Existence and large time behaviour of finite points blow-up solutions of the fast diffusion equation

Let $\Omega\subset\R^n$ be a smooth bounded domain and let $a_1,a_2,\dots,a_{i_0}\in\Omega$, $\widehat{\Omega}=\Omega\setminus\{a_1,a_2,\dots,a_{i_0}\}$ and $\widehat{R^n}=\R^n\setminus\{a_1,a_2,\dots,a_{i_0}\}$. We prove the existence of solution $u$ of the fast diffusion equation $u_t=\Delta u^m$, $u>0$, in $\widehat{\Omega}\times (0,\infty)$ ($\widehat{R^n}\times (0,\infty)$ respectively) which satisfies $u(x,t)\to\infty$ as $x\to a_i$ for any $t>0$ and $i=1,\cdots,i_0$, when $0<m<\frac{n-2}{n}$, $n\geq 3$, and the initial value satisfies $0\le u_0\in L^p_{loc}(\2{\Omega}\setminus\{a_1,\cdots,a_{i_0}\})$ ($u_0\in L^p_{loc}(\widehat{R^n})$ respectively) for some constant $p>\frac{n(1-m)}{2}$ and $u_0(x)\ge \lambda_i|x-a_i|^{-\gamma_i}$ for $x\approx a_i$ and some constants $\gamma_i>\frac{2}{1-m},\lambda_i>0$, for all $i=1,2,\dots,i_0$. We also find the blow-up rate of such solutions near the blow-up points $a_1,a_2,\dots,a_{i_0}$, and obtain the asymptotic large time behaviour of such singular solutions.
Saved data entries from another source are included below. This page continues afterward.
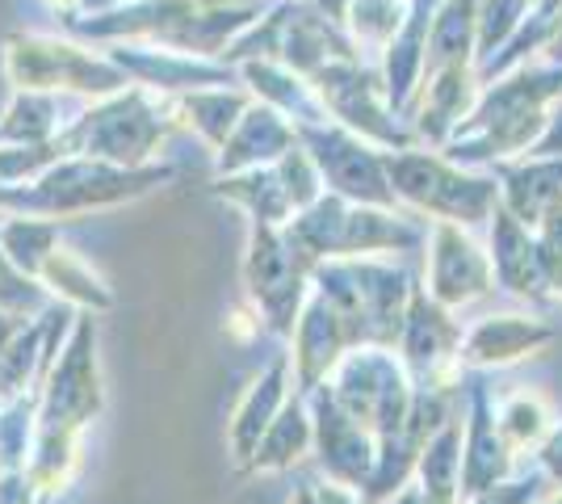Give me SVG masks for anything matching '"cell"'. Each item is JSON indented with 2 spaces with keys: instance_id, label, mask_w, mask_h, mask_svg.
<instances>
[{
  "instance_id": "20",
  "label": "cell",
  "mask_w": 562,
  "mask_h": 504,
  "mask_svg": "<svg viewBox=\"0 0 562 504\" xmlns=\"http://www.w3.org/2000/svg\"><path fill=\"white\" fill-rule=\"evenodd\" d=\"M294 144H299V126L285 119L281 110H273L269 101L248 105V114L227 135V144L218 147V177L244 172V168L278 165Z\"/></svg>"
},
{
  "instance_id": "38",
  "label": "cell",
  "mask_w": 562,
  "mask_h": 504,
  "mask_svg": "<svg viewBox=\"0 0 562 504\" xmlns=\"http://www.w3.org/2000/svg\"><path fill=\"white\" fill-rule=\"evenodd\" d=\"M285 504H319V492H315V483H299V488H294V496H290Z\"/></svg>"
},
{
  "instance_id": "25",
  "label": "cell",
  "mask_w": 562,
  "mask_h": 504,
  "mask_svg": "<svg viewBox=\"0 0 562 504\" xmlns=\"http://www.w3.org/2000/svg\"><path fill=\"white\" fill-rule=\"evenodd\" d=\"M25 475L34 480L43 501L64 496L71 483H76V475H80V433L38 425L30 458H25Z\"/></svg>"
},
{
  "instance_id": "23",
  "label": "cell",
  "mask_w": 562,
  "mask_h": 504,
  "mask_svg": "<svg viewBox=\"0 0 562 504\" xmlns=\"http://www.w3.org/2000/svg\"><path fill=\"white\" fill-rule=\"evenodd\" d=\"M214 198L239 206L252 223H269V227H285L294 219V202L281 181L278 165L244 168V172H227L214 181Z\"/></svg>"
},
{
  "instance_id": "34",
  "label": "cell",
  "mask_w": 562,
  "mask_h": 504,
  "mask_svg": "<svg viewBox=\"0 0 562 504\" xmlns=\"http://www.w3.org/2000/svg\"><path fill=\"white\" fill-rule=\"evenodd\" d=\"M315 492H319V504H370L357 488H349V483H336V480H324L315 483Z\"/></svg>"
},
{
  "instance_id": "13",
  "label": "cell",
  "mask_w": 562,
  "mask_h": 504,
  "mask_svg": "<svg viewBox=\"0 0 562 504\" xmlns=\"http://www.w3.org/2000/svg\"><path fill=\"white\" fill-rule=\"evenodd\" d=\"M306 404H311V421H315V446H311L315 462L324 467L328 480L349 483L366 496L378 467V437L336 404L328 379L315 391H306Z\"/></svg>"
},
{
  "instance_id": "5",
  "label": "cell",
  "mask_w": 562,
  "mask_h": 504,
  "mask_svg": "<svg viewBox=\"0 0 562 504\" xmlns=\"http://www.w3.org/2000/svg\"><path fill=\"white\" fill-rule=\"evenodd\" d=\"M386 177L398 206H412L437 223H487L499 206V181L467 172V165L437 156V152H386Z\"/></svg>"
},
{
  "instance_id": "12",
  "label": "cell",
  "mask_w": 562,
  "mask_h": 504,
  "mask_svg": "<svg viewBox=\"0 0 562 504\" xmlns=\"http://www.w3.org/2000/svg\"><path fill=\"white\" fill-rule=\"evenodd\" d=\"M424 253V290L449 307H470L479 299H487L495 290L492 253H483V244L470 236L462 223H437L428 236Z\"/></svg>"
},
{
  "instance_id": "28",
  "label": "cell",
  "mask_w": 562,
  "mask_h": 504,
  "mask_svg": "<svg viewBox=\"0 0 562 504\" xmlns=\"http://www.w3.org/2000/svg\"><path fill=\"white\" fill-rule=\"evenodd\" d=\"M59 105L50 93L38 89H18L9 101L4 119H0V144H50L64 126H59Z\"/></svg>"
},
{
  "instance_id": "35",
  "label": "cell",
  "mask_w": 562,
  "mask_h": 504,
  "mask_svg": "<svg viewBox=\"0 0 562 504\" xmlns=\"http://www.w3.org/2000/svg\"><path fill=\"white\" fill-rule=\"evenodd\" d=\"M260 328H265V324H260V315L252 312V307H248V312H235L232 320L223 324V333L235 336V340H248V336H257Z\"/></svg>"
},
{
  "instance_id": "8",
  "label": "cell",
  "mask_w": 562,
  "mask_h": 504,
  "mask_svg": "<svg viewBox=\"0 0 562 504\" xmlns=\"http://www.w3.org/2000/svg\"><path fill=\"white\" fill-rule=\"evenodd\" d=\"M97 315L76 312L68 336L59 345V358L50 361L38 400V425L85 433L105 412V379L97 354Z\"/></svg>"
},
{
  "instance_id": "4",
  "label": "cell",
  "mask_w": 562,
  "mask_h": 504,
  "mask_svg": "<svg viewBox=\"0 0 562 504\" xmlns=\"http://www.w3.org/2000/svg\"><path fill=\"white\" fill-rule=\"evenodd\" d=\"M172 126H177L172 101H151L147 89H122V93L101 97L89 114L64 126L55 139L64 147V156H97L110 165L139 168L151 165V152Z\"/></svg>"
},
{
  "instance_id": "14",
  "label": "cell",
  "mask_w": 562,
  "mask_h": 504,
  "mask_svg": "<svg viewBox=\"0 0 562 504\" xmlns=\"http://www.w3.org/2000/svg\"><path fill=\"white\" fill-rule=\"evenodd\" d=\"M352 345H357V333H352V324L345 320V312L311 287L303 312H299V324H294V333H290L294 391H299V395L315 391V387L336 370V361L345 358Z\"/></svg>"
},
{
  "instance_id": "39",
  "label": "cell",
  "mask_w": 562,
  "mask_h": 504,
  "mask_svg": "<svg viewBox=\"0 0 562 504\" xmlns=\"http://www.w3.org/2000/svg\"><path fill=\"white\" fill-rule=\"evenodd\" d=\"M541 504H562V496H550V501H541Z\"/></svg>"
},
{
  "instance_id": "26",
  "label": "cell",
  "mask_w": 562,
  "mask_h": 504,
  "mask_svg": "<svg viewBox=\"0 0 562 504\" xmlns=\"http://www.w3.org/2000/svg\"><path fill=\"white\" fill-rule=\"evenodd\" d=\"M172 105H177V119H186L218 152L252 101L248 93H235V89H189V93L172 97Z\"/></svg>"
},
{
  "instance_id": "9",
  "label": "cell",
  "mask_w": 562,
  "mask_h": 504,
  "mask_svg": "<svg viewBox=\"0 0 562 504\" xmlns=\"http://www.w3.org/2000/svg\"><path fill=\"white\" fill-rule=\"evenodd\" d=\"M4 68L18 89H71V93L110 97L131 85V76L117 68L114 59H93L80 47L55 43V38H34V34H13L4 43Z\"/></svg>"
},
{
  "instance_id": "31",
  "label": "cell",
  "mask_w": 562,
  "mask_h": 504,
  "mask_svg": "<svg viewBox=\"0 0 562 504\" xmlns=\"http://www.w3.org/2000/svg\"><path fill=\"white\" fill-rule=\"evenodd\" d=\"M50 303V290L38 282V278H30L25 269L13 265V257L0 248V307L13 315H25V320H34L38 312H47Z\"/></svg>"
},
{
  "instance_id": "3",
  "label": "cell",
  "mask_w": 562,
  "mask_h": 504,
  "mask_svg": "<svg viewBox=\"0 0 562 504\" xmlns=\"http://www.w3.org/2000/svg\"><path fill=\"white\" fill-rule=\"evenodd\" d=\"M311 287L345 312L357 333V345L395 349L416 278L403 265H386L374 257H331V261L311 265Z\"/></svg>"
},
{
  "instance_id": "17",
  "label": "cell",
  "mask_w": 562,
  "mask_h": 504,
  "mask_svg": "<svg viewBox=\"0 0 562 504\" xmlns=\"http://www.w3.org/2000/svg\"><path fill=\"white\" fill-rule=\"evenodd\" d=\"M294 395V370H290V354H278L260 370L252 383L244 387L239 404H235L232 421H227V455H232L235 471L248 467V458L257 455L260 437L278 421L285 400Z\"/></svg>"
},
{
  "instance_id": "21",
  "label": "cell",
  "mask_w": 562,
  "mask_h": 504,
  "mask_svg": "<svg viewBox=\"0 0 562 504\" xmlns=\"http://www.w3.org/2000/svg\"><path fill=\"white\" fill-rule=\"evenodd\" d=\"M479 101V80L470 72V64H449V68H437L428 72V85H424V101L420 114H416V135L428 139V144L446 147L449 135L470 119Z\"/></svg>"
},
{
  "instance_id": "15",
  "label": "cell",
  "mask_w": 562,
  "mask_h": 504,
  "mask_svg": "<svg viewBox=\"0 0 562 504\" xmlns=\"http://www.w3.org/2000/svg\"><path fill=\"white\" fill-rule=\"evenodd\" d=\"M513 446L504 441L495 421L492 391L474 374L467 387V421H462V501L513 480Z\"/></svg>"
},
{
  "instance_id": "32",
  "label": "cell",
  "mask_w": 562,
  "mask_h": 504,
  "mask_svg": "<svg viewBox=\"0 0 562 504\" xmlns=\"http://www.w3.org/2000/svg\"><path fill=\"white\" fill-rule=\"evenodd\" d=\"M38 488L25 475V467H9L0 471V504H38Z\"/></svg>"
},
{
  "instance_id": "36",
  "label": "cell",
  "mask_w": 562,
  "mask_h": 504,
  "mask_svg": "<svg viewBox=\"0 0 562 504\" xmlns=\"http://www.w3.org/2000/svg\"><path fill=\"white\" fill-rule=\"evenodd\" d=\"M25 324H30L25 315H13V312H4V307H0V354L9 349V340H13V336L22 333Z\"/></svg>"
},
{
  "instance_id": "29",
  "label": "cell",
  "mask_w": 562,
  "mask_h": 504,
  "mask_svg": "<svg viewBox=\"0 0 562 504\" xmlns=\"http://www.w3.org/2000/svg\"><path fill=\"white\" fill-rule=\"evenodd\" d=\"M38 400H43V387L0 404V467L4 471L25 467V458H30L34 433H38Z\"/></svg>"
},
{
  "instance_id": "19",
  "label": "cell",
  "mask_w": 562,
  "mask_h": 504,
  "mask_svg": "<svg viewBox=\"0 0 562 504\" xmlns=\"http://www.w3.org/2000/svg\"><path fill=\"white\" fill-rule=\"evenodd\" d=\"M499 206L513 211L525 227L538 232L541 219L562 206V156H525V160H499Z\"/></svg>"
},
{
  "instance_id": "24",
  "label": "cell",
  "mask_w": 562,
  "mask_h": 504,
  "mask_svg": "<svg viewBox=\"0 0 562 504\" xmlns=\"http://www.w3.org/2000/svg\"><path fill=\"white\" fill-rule=\"evenodd\" d=\"M38 282L50 290V299H59V303H68L76 312H93V315H105L114 312V287L97 273L93 265L85 261L76 248H55L43 265V273H38Z\"/></svg>"
},
{
  "instance_id": "7",
  "label": "cell",
  "mask_w": 562,
  "mask_h": 504,
  "mask_svg": "<svg viewBox=\"0 0 562 504\" xmlns=\"http://www.w3.org/2000/svg\"><path fill=\"white\" fill-rule=\"evenodd\" d=\"M311 265L315 261L285 236V227L252 223L244 248V299L260 315L265 333L290 340L311 294Z\"/></svg>"
},
{
  "instance_id": "16",
  "label": "cell",
  "mask_w": 562,
  "mask_h": 504,
  "mask_svg": "<svg viewBox=\"0 0 562 504\" xmlns=\"http://www.w3.org/2000/svg\"><path fill=\"white\" fill-rule=\"evenodd\" d=\"M492 269H495V287L525 299V303H554L559 294L550 287V273L541 265L538 253V236L533 227H525L513 211L495 206L492 215Z\"/></svg>"
},
{
  "instance_id": "33",
  "label": "cell",
  "mask_w": 562,
  "mask_h": 504,
  "mask_svg": "<svg viewBox=\"0 0 562 504\" xmlns=\"http://www.w3.org/2000/svg\"><path fill=\"white\" fill-rule=\"evenodd\" d=\"M538 467L541 475L562 483V425H554V429L546 433V441L538 446Z\"/></svg>"
},
{
  "instance_id": "30",
  "label": "cell",
  "mask_w": 562,
  "mask_h": 504,
  "mask_svg": "<svg viewBox=\"0 0 562 504\" xmlns=\"http://www.w3.org/2000/svg\"><path fill=\"white\" fill-rule=\"evenodd\" d=\"M495 421H499V433L504 441L513 446V455L520 450H538L550 433V412L541 404L538 395H513L495 408Z\"/></svg>"
},
{
  "instance_id": "37",
  "label": "cell",
  "mask_w": 562,
  "mask_h": 504,
  "mask_svg": "<svg viewBox=\"0 0 562 504\" xmlns=\"http://www.w3.org/2000/svg\"><path fill=\"white\" fill-rule=\"evenodd\" d=\"M386 504H428V496L420 492V483L412 480L407 488H398V492H395V496H391Z\"/></svg>"
},
{
  "instance_id": "18",
  "label": "cell",
  "mask_w": 562,
  "mask_h": 504,
  "mask_svg": "<svg viewBox=\"0 0 562 504\" xmlns=\"http://www.w3.org/2000/svg\"><path fill=\"white\" fill-rule=\"evenodd\" d=\"M554 324L529 315H487L470 333H462V366L467 370H504L516 361L533 358L546 345H554Z\"/></svg>"
},
{
  "instance_id": "2",
  "label": "cell",
  "mask_w": 562,
  "mask_h": 504,
  "mask_svg": "<svg viewBox=\"0 0 562 504\" xmlns=\"http://www.w3.org/2000/svg\"><path fill=\"white\" fill-rule=\"evenodd\" d=\"M285 236L303 248L311 261H331V257H374V253H412L428 236L398 215L395 206H370V202H349L340 193H319L306 211L285 223Z\"/></svg>"
},
{
  "instance_id": "27",
  "label": "cell",
  "mask_w": 562,
  "mask_h": 504,
  "mask_svg": "<svg viewBox=\"0 0 562 504\" xmlns=\"http://www.w3.org/2000/svg\"><path fill=\"white\" fill-rule=\"evenodd\" d=\"M59 223L64 219H47V215H13L0 223V248L13 257L18 269H25L30 278L43 273L47 257L59 248Z\"/></svg>"
},
{
  "instance_id": "6",
  "label": "cell",
  "mask_w": 562,
  "mask_h": 504,
  "mask_svg": "<svg viewBox=\"0 0 562 504\" xmlns=\"http://www.w3.org/2000/svg\"><path fill=\"white\" fill-rule=\"evenodd\" d=\"M336 404L349 412L357 425L374 433L378 441L407 425L416 408V379L386 345H352L328 374Z\"/></svg>"
},
{
  "instance_id": "11",
  "label": "cell",
  "mask_w": 562,
  "mask_h": 504,
  "mask_svg": "<svg viewBox=\"0 0 562 504\" xmlns=\"http://www.w3.org/2000/svg\"><path fill=\"white\" fill-rule=\"evenodd\" d=\"M398 358L416 387H437V391H458L467 379L462 366V328L449 307H441L424 287L412 290V307L403 320L398 336Z\"/></svg>"
},
{
  "instance_id": "1",
  "label": "cell",
  "mask_w": 562,
  "mask_h": 504,
  "mask_svg": "<svg viewBox=\"0 0 562 504\" xmlns=\"http://www.w3.org/2000/svg\"><path fill=\"white\" fill-rule=\"evenodd\" d=\"M168 181H172V168L168 165L126 168V165H110V160H97V156H59L34 181L0 193V211L71 219V215H89V211L126 206V202L160 190Z\"/></svg>"
},
{
  "instance_id": "22",
  "label": "cell",
  "mask_w": 562,
  "mask_h": 504,
  "mask_svg": "<svg viewBox=\"0 0 562 504\" xmlns=\"http://www.w3.org/2000/svg\"><path fill=\"white\" fill-rule=\"evenodd\" d=\"M315 446V421H311V404L306 395H290L285 408L278 412V421L269 425V433L260 437L257 455L248 458V467L239 475H281L294 471Z\"/></svg>"
},
{
  "instance_id": "40",
  "label": "cell",
  "mask_w": 562,
  "mask_h": 504,
  "mask_svg": "<svg viewBox=\"0 0 562 504\" xmlns=\"http://www.w3.org/2000/svg\"><path fill=\"white\" fill-rule=\"evenodd\" d=\"M0 471H4V467H0Z\"/></svg>"
},
{
  "instance_id": "10",
  "label": "cell",
  "mask_w": 562,
  "mask_h": 504,
  "mask_svg": "<svg viewBox=\"0 0 562 504\" xmlns=\"http://www.w3.org/2000/svg\"><path fill=\"white\" fill-rule=\"evenodd\" d=\"M299 139L311 152V160L324 172V186L349 202H370V206H395L398 198L386 177V147L370 144L340 122H306L299 126Z\"/></svg>"
}]
</instances>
More precisely we prove that if $u_0\ge\mu_0$ on $\widehat{\Omega}$ ($\widehat{R^n}$, respectively) for some constant $\mu_0>0$ and $\gamma_1>\frac{n-2}{m}$, then the singular solution $u$ converges locally uniformly on every compact subset of $\widehat{\Omega}$ (or $\widehat{R^n}$ respectively) to infinity as $t\to\infty$. If $u_0\ge\mu_0$ on $\widehat{\Omega}$ ($\widehat{R^n}$, respectively) for some constant $\mu_0>0$ and satisfies $\lambda_i|x-a_i|^{-\gamma_i}\le u_0(x)\le \lambda_i'|x-a_i|^{-\gamma_i'}$ for $x\approx a_i$ and some constants $\frac{2}{1-m}<\gamma_i\le\gamma_i'<\frac{n-2}{m}$, $\lambda_i>0$, $\lambda_i'>0$, $i=1,2,\dots,i_0$, we prove that $u$ converges in $C^2(K)$ for any compact subset $K$ of $\2{\Omega}\setminus\{a_1,a_2,\dots,a_{i_0}\}$ (or $\widehat{R^n}$ respectively) to a harmonic function as $t\to\infty$.